C++ incomplete output when splitting string

im trying to extract certain data from a string which is like this:

2833ae7~2be;2833ae8~2272


what i want to do is first split it by the colon, then each record, find if it contains
2be
then split the records which contains it by
~2be
, and give me just the value before
~2be


I did some essays, and this code kind of does it, but the problem is that it don't gives to me the full output:

#include <string>
#include <sstream>
#include <vector>
#include <iostream>
using namespace std;

vector<string> split(string str,string sep){
char* cstr=const_cast<char*>(str.c_str());
char* current;
vector<string> arr;
current=strtok(cstr,sep.c_str());
while(current!=NULL){
arr.push_back(current);
current=strtok(NULL,sep.c_str());
}
return arr;
}

int main(){
string items = "2833ae7~2be;2833ae8~2272";
vector<string> food = split(items, ";");
for(unsigned int i = 0; i < food.size(); i++)
{
if(food[i].find("2be") != string::npos)
{
vector<string> arr = split(food[i],"~2be");


cout << "Output ("<< i << ") = " << arr[0] << endl;

}// end if

}// end for

return 0;
}// end main


The output i get is:

Output <0> = 833a


When it should be:

Output <0> = 2833ae7


What im doing wrong?

Answer

As others have mentioned in the comments, modifying the character array you get from std::string::c_str() is undefined behavior. strtok() modifies its parameter to mark the tokens, so you can't use it here.
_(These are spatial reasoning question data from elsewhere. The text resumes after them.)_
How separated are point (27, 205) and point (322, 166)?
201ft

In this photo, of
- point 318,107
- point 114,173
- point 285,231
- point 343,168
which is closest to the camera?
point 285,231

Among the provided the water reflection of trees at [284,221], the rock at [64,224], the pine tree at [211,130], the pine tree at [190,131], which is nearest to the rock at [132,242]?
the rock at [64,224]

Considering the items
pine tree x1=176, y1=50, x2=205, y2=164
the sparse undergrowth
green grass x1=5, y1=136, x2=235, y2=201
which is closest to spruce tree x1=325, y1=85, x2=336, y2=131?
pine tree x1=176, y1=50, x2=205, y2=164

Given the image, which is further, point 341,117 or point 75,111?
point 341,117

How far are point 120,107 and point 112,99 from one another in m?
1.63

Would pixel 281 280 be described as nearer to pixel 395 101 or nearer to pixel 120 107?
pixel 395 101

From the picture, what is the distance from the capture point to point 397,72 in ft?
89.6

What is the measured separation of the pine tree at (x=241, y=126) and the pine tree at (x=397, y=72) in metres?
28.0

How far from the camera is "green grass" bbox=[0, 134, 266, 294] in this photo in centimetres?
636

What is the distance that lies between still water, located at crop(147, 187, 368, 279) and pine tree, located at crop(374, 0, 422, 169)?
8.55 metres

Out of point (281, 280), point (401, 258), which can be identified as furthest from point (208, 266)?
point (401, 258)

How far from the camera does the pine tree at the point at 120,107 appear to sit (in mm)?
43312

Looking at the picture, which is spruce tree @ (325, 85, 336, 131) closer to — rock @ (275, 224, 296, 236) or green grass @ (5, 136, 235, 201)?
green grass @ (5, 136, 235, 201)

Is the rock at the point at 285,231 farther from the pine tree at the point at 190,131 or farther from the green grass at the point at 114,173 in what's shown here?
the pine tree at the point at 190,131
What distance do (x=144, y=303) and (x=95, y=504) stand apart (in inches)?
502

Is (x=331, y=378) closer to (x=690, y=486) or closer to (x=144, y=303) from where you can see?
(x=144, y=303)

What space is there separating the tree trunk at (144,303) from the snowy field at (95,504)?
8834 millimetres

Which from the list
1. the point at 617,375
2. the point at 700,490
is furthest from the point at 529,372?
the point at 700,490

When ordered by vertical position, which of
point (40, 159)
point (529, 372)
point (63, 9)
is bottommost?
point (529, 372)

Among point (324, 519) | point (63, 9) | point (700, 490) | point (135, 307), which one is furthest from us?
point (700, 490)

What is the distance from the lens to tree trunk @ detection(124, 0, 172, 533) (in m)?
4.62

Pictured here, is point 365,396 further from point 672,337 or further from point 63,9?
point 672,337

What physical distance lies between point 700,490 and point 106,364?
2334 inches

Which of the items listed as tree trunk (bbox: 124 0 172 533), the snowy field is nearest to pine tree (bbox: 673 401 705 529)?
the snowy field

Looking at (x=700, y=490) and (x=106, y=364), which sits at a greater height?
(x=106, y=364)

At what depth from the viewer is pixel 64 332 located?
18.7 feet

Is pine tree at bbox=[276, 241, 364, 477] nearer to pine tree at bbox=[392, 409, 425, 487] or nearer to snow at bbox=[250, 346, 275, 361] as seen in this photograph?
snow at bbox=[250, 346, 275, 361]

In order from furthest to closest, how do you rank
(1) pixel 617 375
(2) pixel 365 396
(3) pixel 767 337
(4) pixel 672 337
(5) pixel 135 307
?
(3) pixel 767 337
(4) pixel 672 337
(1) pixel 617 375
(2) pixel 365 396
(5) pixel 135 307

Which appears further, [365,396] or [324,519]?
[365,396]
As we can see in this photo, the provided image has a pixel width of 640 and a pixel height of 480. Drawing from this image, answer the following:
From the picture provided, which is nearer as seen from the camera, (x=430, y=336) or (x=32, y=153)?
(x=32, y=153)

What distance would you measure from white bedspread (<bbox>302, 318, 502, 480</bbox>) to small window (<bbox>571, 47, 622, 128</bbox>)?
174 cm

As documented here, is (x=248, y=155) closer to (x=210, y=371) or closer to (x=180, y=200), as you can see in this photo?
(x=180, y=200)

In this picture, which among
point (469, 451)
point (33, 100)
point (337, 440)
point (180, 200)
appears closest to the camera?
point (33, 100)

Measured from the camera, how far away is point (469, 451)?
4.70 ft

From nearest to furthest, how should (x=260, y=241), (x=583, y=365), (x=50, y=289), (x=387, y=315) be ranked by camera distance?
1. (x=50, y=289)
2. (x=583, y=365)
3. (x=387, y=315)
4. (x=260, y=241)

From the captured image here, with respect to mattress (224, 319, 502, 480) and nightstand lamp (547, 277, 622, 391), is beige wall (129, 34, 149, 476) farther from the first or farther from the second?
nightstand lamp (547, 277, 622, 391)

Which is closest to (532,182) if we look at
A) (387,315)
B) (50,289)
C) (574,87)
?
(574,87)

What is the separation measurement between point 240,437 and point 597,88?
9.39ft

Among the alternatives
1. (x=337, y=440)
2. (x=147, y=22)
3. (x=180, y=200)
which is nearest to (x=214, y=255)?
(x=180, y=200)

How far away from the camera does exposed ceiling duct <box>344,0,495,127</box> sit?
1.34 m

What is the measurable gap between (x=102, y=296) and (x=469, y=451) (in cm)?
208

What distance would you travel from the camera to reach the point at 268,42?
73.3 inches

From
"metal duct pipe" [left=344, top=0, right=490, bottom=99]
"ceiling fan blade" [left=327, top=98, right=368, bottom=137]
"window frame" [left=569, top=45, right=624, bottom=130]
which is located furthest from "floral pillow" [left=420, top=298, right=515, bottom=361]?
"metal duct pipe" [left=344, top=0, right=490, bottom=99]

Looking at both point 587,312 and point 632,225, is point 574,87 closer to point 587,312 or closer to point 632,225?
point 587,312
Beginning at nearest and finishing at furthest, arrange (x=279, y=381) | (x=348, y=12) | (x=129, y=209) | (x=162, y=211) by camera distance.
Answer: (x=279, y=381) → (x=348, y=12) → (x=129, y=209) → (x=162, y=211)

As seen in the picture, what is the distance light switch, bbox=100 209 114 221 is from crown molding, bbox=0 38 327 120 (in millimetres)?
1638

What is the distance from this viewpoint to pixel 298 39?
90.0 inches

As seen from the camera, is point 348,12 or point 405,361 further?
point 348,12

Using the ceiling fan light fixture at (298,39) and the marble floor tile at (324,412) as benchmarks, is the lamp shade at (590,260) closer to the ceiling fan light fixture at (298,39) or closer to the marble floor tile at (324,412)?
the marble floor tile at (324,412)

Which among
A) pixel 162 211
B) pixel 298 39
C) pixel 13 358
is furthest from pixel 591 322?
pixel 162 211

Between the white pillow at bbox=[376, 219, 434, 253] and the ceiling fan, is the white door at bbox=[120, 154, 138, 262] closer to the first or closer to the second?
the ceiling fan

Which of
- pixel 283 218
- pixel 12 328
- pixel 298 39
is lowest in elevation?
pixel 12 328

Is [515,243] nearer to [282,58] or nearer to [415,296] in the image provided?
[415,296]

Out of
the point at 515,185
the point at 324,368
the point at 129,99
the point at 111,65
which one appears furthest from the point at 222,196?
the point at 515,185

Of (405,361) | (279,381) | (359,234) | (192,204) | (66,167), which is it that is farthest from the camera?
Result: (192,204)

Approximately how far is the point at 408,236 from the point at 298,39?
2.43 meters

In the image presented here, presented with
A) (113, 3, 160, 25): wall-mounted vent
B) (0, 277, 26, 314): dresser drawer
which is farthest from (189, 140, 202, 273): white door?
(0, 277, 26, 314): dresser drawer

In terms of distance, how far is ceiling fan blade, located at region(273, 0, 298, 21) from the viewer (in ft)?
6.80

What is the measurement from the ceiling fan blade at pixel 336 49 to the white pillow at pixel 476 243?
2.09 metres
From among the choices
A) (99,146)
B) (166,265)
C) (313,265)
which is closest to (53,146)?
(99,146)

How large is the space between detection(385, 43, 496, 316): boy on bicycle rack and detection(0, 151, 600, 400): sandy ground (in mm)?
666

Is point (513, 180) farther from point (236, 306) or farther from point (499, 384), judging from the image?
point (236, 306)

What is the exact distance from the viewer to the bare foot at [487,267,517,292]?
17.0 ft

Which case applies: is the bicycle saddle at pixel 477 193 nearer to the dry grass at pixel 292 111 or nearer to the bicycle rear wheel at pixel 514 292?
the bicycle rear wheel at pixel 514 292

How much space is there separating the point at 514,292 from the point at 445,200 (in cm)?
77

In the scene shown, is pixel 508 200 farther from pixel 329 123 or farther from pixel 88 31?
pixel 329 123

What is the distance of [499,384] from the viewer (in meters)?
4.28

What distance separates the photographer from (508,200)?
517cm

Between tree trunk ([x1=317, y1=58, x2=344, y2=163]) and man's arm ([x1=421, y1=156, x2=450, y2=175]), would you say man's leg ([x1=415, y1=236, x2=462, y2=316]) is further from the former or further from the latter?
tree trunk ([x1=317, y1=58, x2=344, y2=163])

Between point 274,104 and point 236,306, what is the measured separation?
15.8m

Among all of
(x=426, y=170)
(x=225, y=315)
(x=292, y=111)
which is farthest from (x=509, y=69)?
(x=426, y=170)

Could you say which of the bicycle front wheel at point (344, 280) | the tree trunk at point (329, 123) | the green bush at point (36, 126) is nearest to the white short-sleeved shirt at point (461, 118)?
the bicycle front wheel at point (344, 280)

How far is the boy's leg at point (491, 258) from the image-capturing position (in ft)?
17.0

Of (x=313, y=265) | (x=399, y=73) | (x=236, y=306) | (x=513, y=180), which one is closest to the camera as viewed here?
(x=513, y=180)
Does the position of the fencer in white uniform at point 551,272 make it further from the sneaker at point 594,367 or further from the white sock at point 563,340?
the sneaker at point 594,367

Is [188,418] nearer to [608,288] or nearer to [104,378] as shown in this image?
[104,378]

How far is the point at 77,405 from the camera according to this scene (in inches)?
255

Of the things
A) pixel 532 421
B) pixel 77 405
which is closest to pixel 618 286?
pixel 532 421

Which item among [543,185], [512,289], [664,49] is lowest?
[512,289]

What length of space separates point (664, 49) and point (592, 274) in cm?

Splitting an std::string by a single-char delimiter is not hard. One way you could do it is like this:

std::vector<std::string> split(const std::string &input, std::string::value_type delim)
{
    std::stringstream ss(input);
    std::vector<std::string> tokens;
    std::string token;
    while (std::getline(ss, token, delim))
    {
        tokens.push_back(token);
    }

    return tokens;
}

You can then split your string like this:

std::vector<std::string> tokens = split("2833ae7~2be;2833ae8~2272", ';');

This will give you a vector containing two elements: "2833ae7~2be" and "2833ae8~2272".

Now for the second part you can't use the same split() method because it only works for single-char delimiters. But you could do something like this instead:

for (std::size_t index = 0; index < tokens.size(); ++index)
{
    if (tokens[index].find("2be") != std::string::npos)
    {
        std::string::size_type pos = tokens[index].find("~2be");

        std::cout << "Output (" << index << ") = " << tokens[index].substr(0, pos) << "\n";
    }
}

Using the same idea you could also try to rewrite the split() method to make it work for string delimiters, not just single-char ones like my version.